Like all gases, oxygen permeates plastic films at a rate dependant on its solubility into the polymer and its mobility within the film. These factors, in turn, depend on the polarity, density, and crystallinity of the polymer and on the external temperature and humidity. Low-density polyethylene is a popular polymer for BFS technology and has low crystallinity, which, along with the absence of polar groups, increases oxygen permeation. Polymers with a large number of polar groups such as –OH, CN, and –Cl have the lowest oxygen permeability. Ethylene vinyl alcohol resin is a purely synthetic polymer with numerous hydroxy functionalities. Consequently, it has good barrier properties. It is manufactured commercially inserted between two layers of cheaper and more hydrophobic plastics such as polypropylene because of its moisture-sensitivity (18).

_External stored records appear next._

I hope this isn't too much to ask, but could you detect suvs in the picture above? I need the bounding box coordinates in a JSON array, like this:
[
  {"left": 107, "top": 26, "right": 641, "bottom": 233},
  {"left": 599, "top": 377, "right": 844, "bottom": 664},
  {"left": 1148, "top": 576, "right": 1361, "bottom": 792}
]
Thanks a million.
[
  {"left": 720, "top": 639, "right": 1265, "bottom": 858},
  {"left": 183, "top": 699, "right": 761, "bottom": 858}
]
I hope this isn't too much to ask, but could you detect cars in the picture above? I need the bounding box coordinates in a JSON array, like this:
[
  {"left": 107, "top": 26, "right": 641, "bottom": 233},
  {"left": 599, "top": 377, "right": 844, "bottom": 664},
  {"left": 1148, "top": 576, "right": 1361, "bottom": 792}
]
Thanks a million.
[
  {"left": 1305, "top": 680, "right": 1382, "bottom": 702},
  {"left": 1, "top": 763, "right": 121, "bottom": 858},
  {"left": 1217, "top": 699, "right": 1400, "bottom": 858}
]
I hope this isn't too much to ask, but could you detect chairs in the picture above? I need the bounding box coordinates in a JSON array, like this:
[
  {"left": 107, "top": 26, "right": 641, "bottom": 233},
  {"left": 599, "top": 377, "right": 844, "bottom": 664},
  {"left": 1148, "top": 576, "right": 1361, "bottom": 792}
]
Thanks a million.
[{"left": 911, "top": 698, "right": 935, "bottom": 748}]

Coextrusion BFS machines have been developed to produce multilayer packages that include a barrier layer to protect oxygen-sensitive products (19). Polyethylene terephthalate is an alternative to polyethylene and polypropylene polymer for packaging products other than parenterals. The advantages of polyethylene terephthalate are its glass-like clear appearance and its superior barrier properties. Secondary packaging also has gained widespread acceptance, and an increasing number of BFS products are being sold in secondary aluminum-foil pouches sealed under a nitrogen blanket (19). Secondary packaging such as aluminum pouches also provides a barrier to light, thus protecting photodegradable formulations.

Loss of volatile components. Volatile excipients such as alcohol tend to evaporate from BFS packs because of the higher permeability of plastics, compared with that of glass. This process is accelerated during terminal sterilization using superheated water. Another unique phenomenon observed in BFS packs is the loss of water from the containers, especially in high-temperature, low-humidity conditions. Water loss could decrease the content volume and subsequently increase the concentration of actives. Similarly, volatilization of low boiling-point preservatives such as chlorobutanol and benzyl alcohol in plastic containers can reduce preservative effectiveness. This loss can be prevented by using preservatives with high boiling points. The loss of volatile components also can be prevented by using packaging strategies mentioned in the previous section.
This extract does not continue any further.